This Court has acknowledged the continued viability of the unique circumstances doctrine in Kraus, concluding that " [t]he unique circumstances exception evolved out of concern with the fairness of a dismissal when the district court contributed to the party's failure to take the steps necessary to perfect the appeal." 899 F.2d at 1365. In Kraus, we did not allow the appellant to take advantage of the doctrine of unique circumstances because the filing delay was partly due to the attorney's own incompetence. See id. ("The unique circumstances doctrine has never been extended to an attorney's miscalculation of the applicable time limits."). In contrast, in the case at bar, the appeal was untimely solely because of the plaintiffs' reliance on the order of the Magistrate Judge.
It is arguable that counsel should have realized that the Magistrate Judge exceeded his authority by allowing the plaintiffs to file a second motion for a new trial more than ten days after the case was dismissed and that counsel should have filed a notice of appeal immediately after the Magistrate Judge denied the first motion for a new trial to preserve the appeal. However, where the Magistrate Judge misunderstood his own authority to grant an extension to the ten day filing period contained in Rule 59(b), and conferred upon plaintiff "the right" to an extension, it would be a harsh result to require the plaintiffs to question the Magistrate Judge's power to do so. The unique circumstances doctrine was designed for situations such as this, to prevent the appellant's reliance on the district court's mistake from prejudicing the appellant.
The plaintiffs clearly relied on the Magistrate Judge's order granting them until thirty days after receiving the trial transcript to file a second motion for a new trial.
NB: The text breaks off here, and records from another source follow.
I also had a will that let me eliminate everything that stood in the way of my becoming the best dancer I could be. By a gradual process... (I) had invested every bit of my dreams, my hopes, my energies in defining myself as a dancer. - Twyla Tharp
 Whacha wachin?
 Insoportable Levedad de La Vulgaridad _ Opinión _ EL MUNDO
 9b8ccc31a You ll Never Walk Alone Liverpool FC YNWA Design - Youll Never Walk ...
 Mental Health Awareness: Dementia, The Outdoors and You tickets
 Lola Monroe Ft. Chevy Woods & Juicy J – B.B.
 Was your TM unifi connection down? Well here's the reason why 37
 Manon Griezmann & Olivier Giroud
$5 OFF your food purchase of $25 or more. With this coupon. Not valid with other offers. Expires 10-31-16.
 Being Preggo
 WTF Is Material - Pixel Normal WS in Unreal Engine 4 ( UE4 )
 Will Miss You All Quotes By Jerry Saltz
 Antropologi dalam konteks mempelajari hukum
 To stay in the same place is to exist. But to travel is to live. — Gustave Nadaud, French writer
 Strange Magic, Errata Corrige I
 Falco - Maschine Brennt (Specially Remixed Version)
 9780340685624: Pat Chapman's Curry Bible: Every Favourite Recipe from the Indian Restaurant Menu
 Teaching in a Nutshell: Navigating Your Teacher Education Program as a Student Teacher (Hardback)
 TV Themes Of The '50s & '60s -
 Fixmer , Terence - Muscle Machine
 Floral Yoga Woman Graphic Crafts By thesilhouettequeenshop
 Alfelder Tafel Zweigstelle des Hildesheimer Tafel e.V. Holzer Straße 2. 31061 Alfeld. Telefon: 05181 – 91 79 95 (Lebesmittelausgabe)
The plaintiffs also complied with the Magistrate Judge's (erroneously) enlarged deadline; they received the trial transcript on July 30, 2001 and filed the second motion for a new trial on August 30, 2001. Thus, because we conclude that the plaintiffs reasonably relied upon the Magistrate Judge's order conferring upon them "the right" to file a second motion for a new trial more than ten days after the case was dismissed, the doctrine of unique circumstances gives us jurisdiction to hear the appeal even though the notice of appeal was untimely. We thus proceed to the merits of the appeal.
We review the decision to admit or reject expert testimony under an abuse of discretion standard. In re Paoli Railroad Yard PCB Litigation, 35 F.3d 717, 749 (3d Cir. 1994). An abuse of discretion arises only when the decision "rests upon a clearly erroneous finding of fact, an errant conclusion of law or an improper application of law to fact." Oddi v. Ford Motor Co., 234 F.3d 136, 146 (3d Cir. 2000) (citing Hanover Potato Products, Inc. v. Shalala, 989 F.2d 123, 127 (3d Cir. 1993)).
The plaintiffs contend that the Magistrate Judge erred when he excluded the testimony of Dr. Semigran and Dr. Reis. Rule 702 of the Federal Rules of Evidence allows a witness qualified as an expert to give testimony that would be otherwise impermissible:
If scientific, technical, or other specialized knowledge will assist the trier of fact to understand the evidence or to determine a fact in issue, a witness qualified as an expert by knowledge, skill, experience, training, or education, may testify thereto in the form of an opinion or otherwise, if (1) the testimony is based upon sufficient facts or data, (2) the testimony is the product of reliable principles and methods, and (3) the witness has applied the principles and methods reliably to the facts of the case.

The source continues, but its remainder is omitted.